Und auch damit ist noch nicht alles gesagt. Der Zeekr 7X ist insgesamt ein außergewöhnliches Auto, das die Deutschen in manchem sogar übertrifft. Er basiert auf einer 800-Volt-Architektur, die Gleichstromladen mit bis zu 480 Kilowatt ermöglicht. Das bedeutet, dass sich die Batterie in nur 16 Minuten von 10 auf 80 Prozent laden lässt. In Slowenien wird das zwar nicht gelingen, da dortige Schnelllader mit bis zu 350 Kilowatt arbeiten. Doch auch das bedeutet immer noch etwa 18 Minuten für die genannten Werte.

Für den Überblick braucht man ein oder zwei Tage

Die nächste Sache ist die Großzügigkeit des Innenraums. Er empfängt die Insassen mit elektrisch öffnenden Türen. Ja, sie öffnen sich tatsächlich weit, sofern man ihnen natürlich nicht im Weg steht. Und sie schließen sich auch wieder, wenn man am Steuer sitzt, auf dem Beifahrersitz oder auf der Rückbank.

In der Kabine findet man ein durchdachtes, nicht aufdringliches und wirklich reichhaltiges Umfeld. Die Materialien sind überwiegend weich anzufassen, die Ergonomie ist logisch, und der zentrale Infotainment-Bildschirm arbeitet schnell und flüssig.

Im Vordergrund steht ein großer Zentralbildschirm mit sehr reaktionsschneller Bedienoberfläche, über den fast alle Fahrzeugfunktionen gesteuert werden. Physische Tasten gibt es nur wenige. Doch die Menülogik ist erstaunlich geordnet, ohne jenes Chaosgefühl, das man bei manchen neuen Elektroautos häufig erlebt.

Neben der Vielzahl an Funktionen sind besonders das Campingprogramm, das den hinteren Teil der Kabine auch mit seitlichen Rollos abdunkelt, das Haustierprogramm, das für die Klimatisierung sorgt, und das Waschprogramm zu nennen, das alle Fenster schließt. Dazu kommen vier Höhenstufen des luftverstellbaren Fahrwerks, das eine breite Spanne von wirklich komfortabler bis zu strafferer Dämpfung bietet.

Nicht unerwähnt bleiben dürfen die fortschrittlichen Assistenzsysteme, die gelegentlich allerdings etwas verwirrt wirken, die elektrischen Sitze mit Heizung, Kühlung und Massage sowie das wirklich gute Soundsystem.

All das bietet der Zeekr 7X serienmäßig.

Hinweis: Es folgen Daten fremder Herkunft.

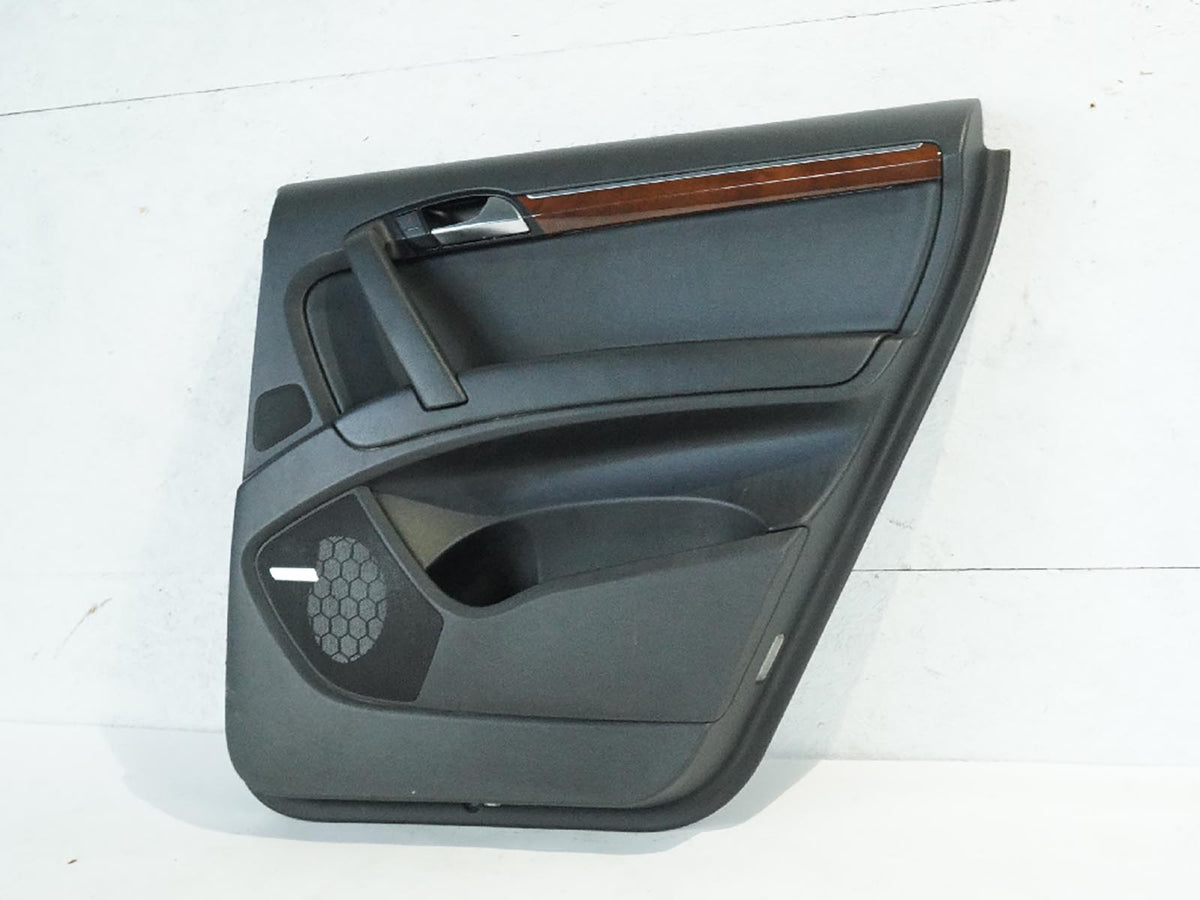 2007 - 2011 Audi Q7 4L Door Panel Cover Interior W Handle Window Switch Rear Rh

Die Liste der Aufpreise ist nur wenige Zeilen lang und umfasst beispielsweise die bereits erwähnten elektrischen Türen, die Sitzbelüftung und besondere Lackierungen.

Bleiben zwei Fragen. Wie viel verlangen die Deutschen für ein vergleichbares Auto? Und würden Sie Ihren Deutschen für diesen Chinesen opfern?